When I fall for someone (as in, really fall in love), I latch onto the person and become obsessed, not only with the guy himself, but his life. I want to know everything about him, from childhood illnesses to previous relationships to every single detail of his career, etc. I try not to be intrusive and needy and generally succeed, but I love it when they talk about themselves because I feel like they let me in. When the person needs space, I can understand it intellectually, but I am still hurt and feel rejected ("how can you claim to love me and not spend every minute with me?"). My sx-first ex and I were always in close proximity at home (in the same room, right next to each other) and that felt right. I want to share everything with them, especially experiences. The best thing my current love interest said to me was "I want to make moments and memories with you." Experiences and adventures are the most important thing of my life and if I can share them with that one person, I am truly happy. The more exciting and new, the better.
I want them to be part of my life in every shape and form even if they can't actively participate in everything. I understand that they sometimes can't be part of all of it, but I want them to want to be. SLE won't be able to travel much with me because of job restrictions, but I know he would love to and that's good enough. I have to force myself to keep my own life to make sure I can cope with losing the person. But my natural inclination is to go all in, make all the sacrifices, and find all the compromises to engage fully with the person. While I love that person and he loves me back, I am intensely loyal because I cannot conceive of connecting with someone else like this because my focus is fully on him. I tend to idealize the person and I get hurt easily when I feel criticized or neglected. I can get extremely depressed, anxious, and/or angry if things are not right in my relationship and it can be extremely difficult to keep my life together in that case.
However, if the person wrongs me and my loyalty, I am done. Because I feel so strongly about the relationship and give it to so much space in my life, I feel wronged and betrayed if someone takes advantage or cheats or lies about his feelings. I want him to be either all in or not at all. I would never go back to a previous relationship because that bond has been compromised. When I have been betrayed, I move on fairly quickly.
When I decide I want something, I go after it. I decided at 16 that I wanted to live in the U.S. and have worked towards that since then. I sacrificed financial security and a comfortable life with a high salary and being close to my family and a support network for my current career and for living in the U.S. I decided to go for a degree with which I ran a legitimate risk of not finding a job. I have been vulnerable for 16 years with regards to losing a job or not being able to function because that would have meant losing everything, including my visa, and having to leave and start over. When I had cancer, my doctor suggested that I go back home to have a support network and time to recover (and free treatment). But I was not willing to risk my career and my visa, so I decided to tough it out alone. My doctors did not like it because of possible complications, but for me it was the only way, so I took the risk.
When I am interested in an issue, I want to know everything about it (which is why my career is pretty perfect). I read everything I can find, talk to people, and write about it, until something else comes along. I do shift from one thing to the next, but while I am on something, I am obsessed with it.
I can take care of myself and my obligations, but I readily spend money and otherwise sacrifice for a person, a goal, or a cause. I would drive six hours to an airport if it means I can see my loved one for 30 minutes or buy a ticket and fly around the world to meet someone for a day. It's exciting to me and I don't care about losing money, time, and other opportunities. I cashed out my retirement fund so I can live close to the beach and lost quite a bit of money over it, but it was entirely worth it.

(Scene geometry reasoning data)

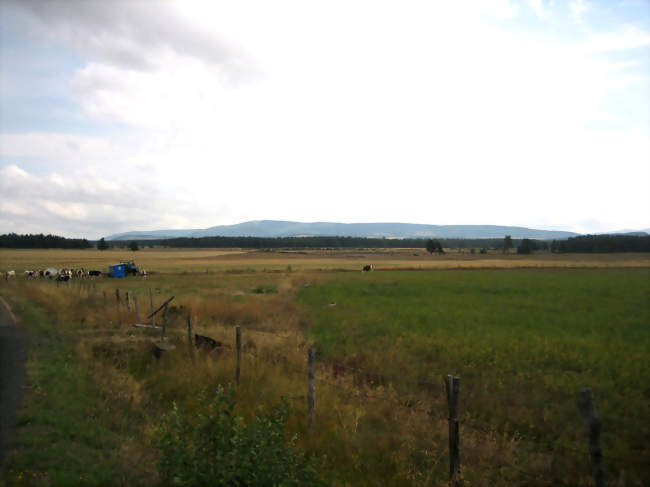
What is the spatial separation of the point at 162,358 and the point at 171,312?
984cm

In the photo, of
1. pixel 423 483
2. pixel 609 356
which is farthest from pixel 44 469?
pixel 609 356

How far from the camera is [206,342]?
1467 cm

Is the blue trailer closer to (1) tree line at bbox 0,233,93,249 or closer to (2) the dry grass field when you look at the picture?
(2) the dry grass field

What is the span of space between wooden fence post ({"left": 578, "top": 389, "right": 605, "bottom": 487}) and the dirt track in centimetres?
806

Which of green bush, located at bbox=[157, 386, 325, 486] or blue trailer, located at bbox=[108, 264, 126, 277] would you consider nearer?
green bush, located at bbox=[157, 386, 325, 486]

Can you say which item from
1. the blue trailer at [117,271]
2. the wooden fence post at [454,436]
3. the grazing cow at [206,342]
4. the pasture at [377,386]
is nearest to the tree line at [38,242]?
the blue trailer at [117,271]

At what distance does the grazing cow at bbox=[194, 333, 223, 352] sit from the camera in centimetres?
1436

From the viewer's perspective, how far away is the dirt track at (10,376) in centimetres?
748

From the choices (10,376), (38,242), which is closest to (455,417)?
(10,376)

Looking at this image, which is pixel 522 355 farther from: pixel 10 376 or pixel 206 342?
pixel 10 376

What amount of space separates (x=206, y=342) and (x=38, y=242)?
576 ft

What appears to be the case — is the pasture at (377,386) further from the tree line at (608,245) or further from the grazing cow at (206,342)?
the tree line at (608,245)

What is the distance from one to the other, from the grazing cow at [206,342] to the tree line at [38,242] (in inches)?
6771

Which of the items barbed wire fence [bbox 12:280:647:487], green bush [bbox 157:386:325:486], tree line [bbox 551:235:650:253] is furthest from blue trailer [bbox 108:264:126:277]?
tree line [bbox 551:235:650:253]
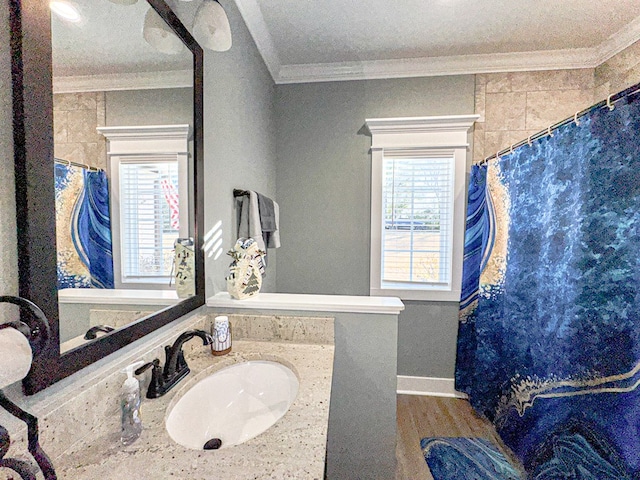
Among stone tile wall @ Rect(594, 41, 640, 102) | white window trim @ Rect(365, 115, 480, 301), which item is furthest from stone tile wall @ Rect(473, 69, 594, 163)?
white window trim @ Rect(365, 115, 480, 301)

Apply what you read:
A: List everything the writer of the essay above says they sacrificed for their current career and for living in the U.S.
B: Print the stretch of the essay from "I can take care" through "entirely worth it.".

Answers below:
A:
- Financial security
- A comfortable life with a high salary
- Being close to family
- A support network

B:
I can take care of myself and my obligations, but I readily spend money and otherwise sacrifice for a person, a goal, or a cause. I would drive six hours to an airport if it means I can see my loved one for 30 minutes or buy a ticket and fly around the world to meet someone for a day. It's exciting to me and I don't care about losing money, time, and other opportunities. I cashed out my retirement fund so I can live close to the beach and lost quite a bit of money over it, but it was entirely worth it.